Other Cook County, Illinois homicide exonerations
At about 3:20 p.m. on November 16, 1988, 6-year-old Demetrius Campbell was shot in the front of his throat in the Englewood neighborhood of Chicago, Illinois. His mother, 27-year-old Valerie Campbell, was shot in the rear of her left thigh. Demetrius died an hour later at an area hospital.

Just before the shooting, according to police reports, Campbell, Demetrius, and her two older sons had been walking down the street with her boyfriend, Derrik Lewis, when they happened upon two men arguing. Lewis apparently knew both men and tried to intervene. Campbell and her children kept walking.
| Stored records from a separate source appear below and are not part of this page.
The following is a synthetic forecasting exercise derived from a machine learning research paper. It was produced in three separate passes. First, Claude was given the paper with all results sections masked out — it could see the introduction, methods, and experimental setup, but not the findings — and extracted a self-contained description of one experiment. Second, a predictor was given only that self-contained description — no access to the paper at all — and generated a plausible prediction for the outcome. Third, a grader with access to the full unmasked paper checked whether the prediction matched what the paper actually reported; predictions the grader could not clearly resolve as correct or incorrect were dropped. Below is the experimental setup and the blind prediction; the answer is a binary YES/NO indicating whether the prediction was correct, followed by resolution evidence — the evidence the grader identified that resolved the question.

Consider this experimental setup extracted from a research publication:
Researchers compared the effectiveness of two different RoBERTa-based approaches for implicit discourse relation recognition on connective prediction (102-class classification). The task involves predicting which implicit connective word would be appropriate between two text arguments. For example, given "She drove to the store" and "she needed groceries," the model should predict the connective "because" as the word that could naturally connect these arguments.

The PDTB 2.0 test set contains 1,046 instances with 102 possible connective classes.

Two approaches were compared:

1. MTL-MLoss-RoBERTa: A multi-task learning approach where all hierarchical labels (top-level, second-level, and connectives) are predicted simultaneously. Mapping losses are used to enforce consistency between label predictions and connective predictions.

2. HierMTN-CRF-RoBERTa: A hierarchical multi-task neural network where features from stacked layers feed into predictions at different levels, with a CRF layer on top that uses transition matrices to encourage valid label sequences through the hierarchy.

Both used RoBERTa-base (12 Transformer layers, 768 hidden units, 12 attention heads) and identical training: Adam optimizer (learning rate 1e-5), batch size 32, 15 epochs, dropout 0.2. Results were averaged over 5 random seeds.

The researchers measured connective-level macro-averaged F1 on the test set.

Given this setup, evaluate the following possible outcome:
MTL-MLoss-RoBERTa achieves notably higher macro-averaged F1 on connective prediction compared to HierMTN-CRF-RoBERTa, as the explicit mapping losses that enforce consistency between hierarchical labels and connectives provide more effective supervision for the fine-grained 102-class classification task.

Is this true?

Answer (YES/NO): NO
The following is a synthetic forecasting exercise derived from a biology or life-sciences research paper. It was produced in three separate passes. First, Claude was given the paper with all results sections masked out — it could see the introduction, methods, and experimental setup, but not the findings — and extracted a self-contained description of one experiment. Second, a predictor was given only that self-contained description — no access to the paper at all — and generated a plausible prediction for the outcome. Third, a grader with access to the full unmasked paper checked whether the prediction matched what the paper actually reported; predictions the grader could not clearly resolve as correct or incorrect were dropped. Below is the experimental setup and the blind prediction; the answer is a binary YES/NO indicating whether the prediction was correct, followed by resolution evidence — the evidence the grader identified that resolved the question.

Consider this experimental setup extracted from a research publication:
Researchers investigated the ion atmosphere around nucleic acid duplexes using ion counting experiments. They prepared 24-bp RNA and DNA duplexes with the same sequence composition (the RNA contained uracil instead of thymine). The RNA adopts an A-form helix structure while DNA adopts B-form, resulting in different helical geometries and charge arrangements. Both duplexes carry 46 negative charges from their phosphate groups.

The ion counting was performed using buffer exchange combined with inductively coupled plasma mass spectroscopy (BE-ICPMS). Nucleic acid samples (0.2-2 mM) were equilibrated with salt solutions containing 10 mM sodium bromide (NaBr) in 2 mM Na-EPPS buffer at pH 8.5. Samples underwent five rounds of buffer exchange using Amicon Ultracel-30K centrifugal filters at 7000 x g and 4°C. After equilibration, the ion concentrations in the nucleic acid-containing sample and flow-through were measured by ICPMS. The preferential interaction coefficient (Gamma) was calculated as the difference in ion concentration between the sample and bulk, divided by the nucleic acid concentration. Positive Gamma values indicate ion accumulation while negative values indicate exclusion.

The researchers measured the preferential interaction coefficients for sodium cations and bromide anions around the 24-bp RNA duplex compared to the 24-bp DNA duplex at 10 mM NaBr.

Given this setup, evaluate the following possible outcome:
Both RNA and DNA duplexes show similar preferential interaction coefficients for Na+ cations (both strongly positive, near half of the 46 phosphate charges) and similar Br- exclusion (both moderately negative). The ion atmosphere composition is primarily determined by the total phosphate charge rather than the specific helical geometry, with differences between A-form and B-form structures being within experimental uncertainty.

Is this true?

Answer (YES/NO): NO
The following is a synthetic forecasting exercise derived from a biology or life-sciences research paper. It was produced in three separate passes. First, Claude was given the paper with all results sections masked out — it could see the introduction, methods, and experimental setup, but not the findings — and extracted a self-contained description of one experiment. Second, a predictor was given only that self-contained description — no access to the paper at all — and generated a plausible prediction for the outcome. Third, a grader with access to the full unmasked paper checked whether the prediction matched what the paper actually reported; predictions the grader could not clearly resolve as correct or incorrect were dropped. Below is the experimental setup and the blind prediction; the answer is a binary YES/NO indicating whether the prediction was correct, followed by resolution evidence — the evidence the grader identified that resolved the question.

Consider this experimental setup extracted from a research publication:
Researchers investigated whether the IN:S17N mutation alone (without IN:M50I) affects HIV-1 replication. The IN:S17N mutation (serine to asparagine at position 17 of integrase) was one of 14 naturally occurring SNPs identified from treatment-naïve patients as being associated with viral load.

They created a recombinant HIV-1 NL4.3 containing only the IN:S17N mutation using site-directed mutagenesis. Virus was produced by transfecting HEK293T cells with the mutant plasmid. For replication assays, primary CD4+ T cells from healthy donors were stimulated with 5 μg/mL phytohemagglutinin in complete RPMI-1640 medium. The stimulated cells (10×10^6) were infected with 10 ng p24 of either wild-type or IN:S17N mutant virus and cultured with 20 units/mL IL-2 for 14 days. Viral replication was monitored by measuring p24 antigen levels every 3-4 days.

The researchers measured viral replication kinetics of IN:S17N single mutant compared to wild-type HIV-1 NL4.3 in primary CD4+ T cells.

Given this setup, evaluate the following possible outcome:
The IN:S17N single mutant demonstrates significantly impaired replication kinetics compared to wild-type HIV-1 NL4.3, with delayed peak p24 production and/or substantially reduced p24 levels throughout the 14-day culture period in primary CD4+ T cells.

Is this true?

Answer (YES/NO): NO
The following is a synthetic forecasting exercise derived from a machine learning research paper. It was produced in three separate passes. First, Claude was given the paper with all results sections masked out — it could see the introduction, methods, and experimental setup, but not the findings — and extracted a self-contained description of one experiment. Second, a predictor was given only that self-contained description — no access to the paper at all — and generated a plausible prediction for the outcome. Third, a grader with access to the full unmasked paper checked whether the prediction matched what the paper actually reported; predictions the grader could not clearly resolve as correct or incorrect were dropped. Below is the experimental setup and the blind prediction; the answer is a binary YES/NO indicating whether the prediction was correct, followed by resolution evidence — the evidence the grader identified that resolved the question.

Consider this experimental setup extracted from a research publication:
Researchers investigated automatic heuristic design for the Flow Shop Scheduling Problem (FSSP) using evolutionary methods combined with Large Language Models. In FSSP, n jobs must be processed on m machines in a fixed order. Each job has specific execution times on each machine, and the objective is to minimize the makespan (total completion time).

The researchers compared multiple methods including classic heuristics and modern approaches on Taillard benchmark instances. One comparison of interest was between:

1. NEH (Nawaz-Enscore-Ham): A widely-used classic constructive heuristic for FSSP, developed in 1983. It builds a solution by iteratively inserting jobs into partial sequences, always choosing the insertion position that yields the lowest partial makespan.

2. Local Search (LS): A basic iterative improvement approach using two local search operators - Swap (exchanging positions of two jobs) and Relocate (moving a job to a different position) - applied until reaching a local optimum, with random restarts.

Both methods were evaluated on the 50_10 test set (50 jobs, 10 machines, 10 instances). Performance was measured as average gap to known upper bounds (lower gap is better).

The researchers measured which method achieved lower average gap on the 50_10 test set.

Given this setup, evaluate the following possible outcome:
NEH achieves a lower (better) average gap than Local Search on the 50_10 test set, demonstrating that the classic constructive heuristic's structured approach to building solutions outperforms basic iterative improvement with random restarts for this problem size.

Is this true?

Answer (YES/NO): NO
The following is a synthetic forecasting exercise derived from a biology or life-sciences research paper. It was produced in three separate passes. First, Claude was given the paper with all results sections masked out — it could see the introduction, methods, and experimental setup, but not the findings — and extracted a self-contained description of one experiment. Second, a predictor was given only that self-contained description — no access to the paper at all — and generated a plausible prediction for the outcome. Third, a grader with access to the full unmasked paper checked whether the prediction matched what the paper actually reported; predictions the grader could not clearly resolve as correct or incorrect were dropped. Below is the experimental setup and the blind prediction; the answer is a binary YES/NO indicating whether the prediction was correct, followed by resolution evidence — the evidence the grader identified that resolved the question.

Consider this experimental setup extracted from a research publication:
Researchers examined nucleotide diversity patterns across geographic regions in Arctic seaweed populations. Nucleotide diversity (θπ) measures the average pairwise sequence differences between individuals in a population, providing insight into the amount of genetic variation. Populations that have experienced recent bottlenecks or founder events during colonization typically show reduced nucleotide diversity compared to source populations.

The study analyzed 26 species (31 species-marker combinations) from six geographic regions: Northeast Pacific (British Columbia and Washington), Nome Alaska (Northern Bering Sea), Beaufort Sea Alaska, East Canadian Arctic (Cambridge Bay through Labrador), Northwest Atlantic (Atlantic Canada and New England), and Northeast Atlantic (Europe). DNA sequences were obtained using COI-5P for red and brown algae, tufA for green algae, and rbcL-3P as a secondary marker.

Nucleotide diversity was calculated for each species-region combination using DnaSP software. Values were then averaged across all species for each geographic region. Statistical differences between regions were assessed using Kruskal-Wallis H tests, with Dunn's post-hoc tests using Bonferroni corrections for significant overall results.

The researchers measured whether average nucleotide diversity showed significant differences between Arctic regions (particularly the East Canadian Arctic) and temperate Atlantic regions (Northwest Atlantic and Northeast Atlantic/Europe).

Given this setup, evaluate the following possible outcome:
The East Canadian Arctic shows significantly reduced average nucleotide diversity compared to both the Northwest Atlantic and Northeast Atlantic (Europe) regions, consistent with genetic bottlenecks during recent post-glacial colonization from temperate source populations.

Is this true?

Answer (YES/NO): NO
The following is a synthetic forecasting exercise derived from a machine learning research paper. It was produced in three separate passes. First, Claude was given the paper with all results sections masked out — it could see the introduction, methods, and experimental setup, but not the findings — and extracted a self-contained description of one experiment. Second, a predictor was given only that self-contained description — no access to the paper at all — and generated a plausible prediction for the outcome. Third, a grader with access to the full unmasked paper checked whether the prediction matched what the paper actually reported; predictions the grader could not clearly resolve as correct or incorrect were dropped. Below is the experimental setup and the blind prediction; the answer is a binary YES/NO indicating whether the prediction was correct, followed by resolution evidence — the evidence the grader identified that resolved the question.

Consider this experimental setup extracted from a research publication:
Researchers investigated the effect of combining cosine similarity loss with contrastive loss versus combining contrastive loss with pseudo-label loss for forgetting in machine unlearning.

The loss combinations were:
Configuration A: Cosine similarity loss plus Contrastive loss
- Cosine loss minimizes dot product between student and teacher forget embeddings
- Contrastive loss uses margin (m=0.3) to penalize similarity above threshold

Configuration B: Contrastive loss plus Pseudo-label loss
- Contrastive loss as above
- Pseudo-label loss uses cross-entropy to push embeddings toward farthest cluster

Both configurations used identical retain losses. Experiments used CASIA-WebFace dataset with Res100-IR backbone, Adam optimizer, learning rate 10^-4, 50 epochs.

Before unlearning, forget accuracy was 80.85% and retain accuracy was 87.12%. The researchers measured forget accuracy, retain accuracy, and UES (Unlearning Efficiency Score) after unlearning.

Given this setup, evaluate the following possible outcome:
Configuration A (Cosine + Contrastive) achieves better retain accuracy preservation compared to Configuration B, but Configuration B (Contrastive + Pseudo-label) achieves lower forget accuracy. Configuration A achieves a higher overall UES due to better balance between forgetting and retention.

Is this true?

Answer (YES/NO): NO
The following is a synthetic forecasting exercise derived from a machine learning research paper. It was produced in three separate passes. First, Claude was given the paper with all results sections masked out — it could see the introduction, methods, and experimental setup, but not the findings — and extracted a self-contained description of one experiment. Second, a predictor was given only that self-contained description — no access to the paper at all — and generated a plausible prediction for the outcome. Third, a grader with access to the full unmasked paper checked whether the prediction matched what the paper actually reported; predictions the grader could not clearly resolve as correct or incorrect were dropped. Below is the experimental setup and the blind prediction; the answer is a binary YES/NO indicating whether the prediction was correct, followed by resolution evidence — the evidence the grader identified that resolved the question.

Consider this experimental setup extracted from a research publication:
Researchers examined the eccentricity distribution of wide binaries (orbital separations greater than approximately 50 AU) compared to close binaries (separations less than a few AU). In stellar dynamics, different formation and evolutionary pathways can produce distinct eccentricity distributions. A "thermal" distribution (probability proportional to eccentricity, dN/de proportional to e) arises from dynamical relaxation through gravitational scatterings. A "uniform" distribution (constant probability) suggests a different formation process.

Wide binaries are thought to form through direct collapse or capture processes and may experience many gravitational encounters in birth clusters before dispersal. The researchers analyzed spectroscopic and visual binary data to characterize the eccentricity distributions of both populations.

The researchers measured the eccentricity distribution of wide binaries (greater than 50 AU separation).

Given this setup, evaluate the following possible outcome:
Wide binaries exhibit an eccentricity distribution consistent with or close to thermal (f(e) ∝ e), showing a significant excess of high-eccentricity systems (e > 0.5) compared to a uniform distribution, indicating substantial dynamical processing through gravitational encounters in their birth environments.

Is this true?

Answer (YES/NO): YES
Lewis got in the car with one of the men, and then, quickly, shots rang out.

In the initial accounts of the shooting, the police said Lewis’s car was headed west on West 60th Street.

Campbell said she picked up Demetrius and began to run. After realizing that she and Demetrius had been shot, the family ran several blocks west, along West 60th Street, until they came to Pandora Scott’s house.

When interviewed by the police, Campbell said she “observed unknown males on the street a few feet away who were involved in a heavy argument,” according to notes from a police officer in Demetrius’s autopsy report.

Later, according to a police report, Campbell told the police that the “fat man” from the argument was the shooter. The police also said that Lewis told officers that the “fat man” was 22-year-old Brian Beals.

At the time, Beals was a senior at Southern Illinois University in Carbondale, eying a career in law enforcement. He was also a member of the football team, standing 6 feet tall and weighing about 300 pounds. The man Beals argued with was Stevie Johnson.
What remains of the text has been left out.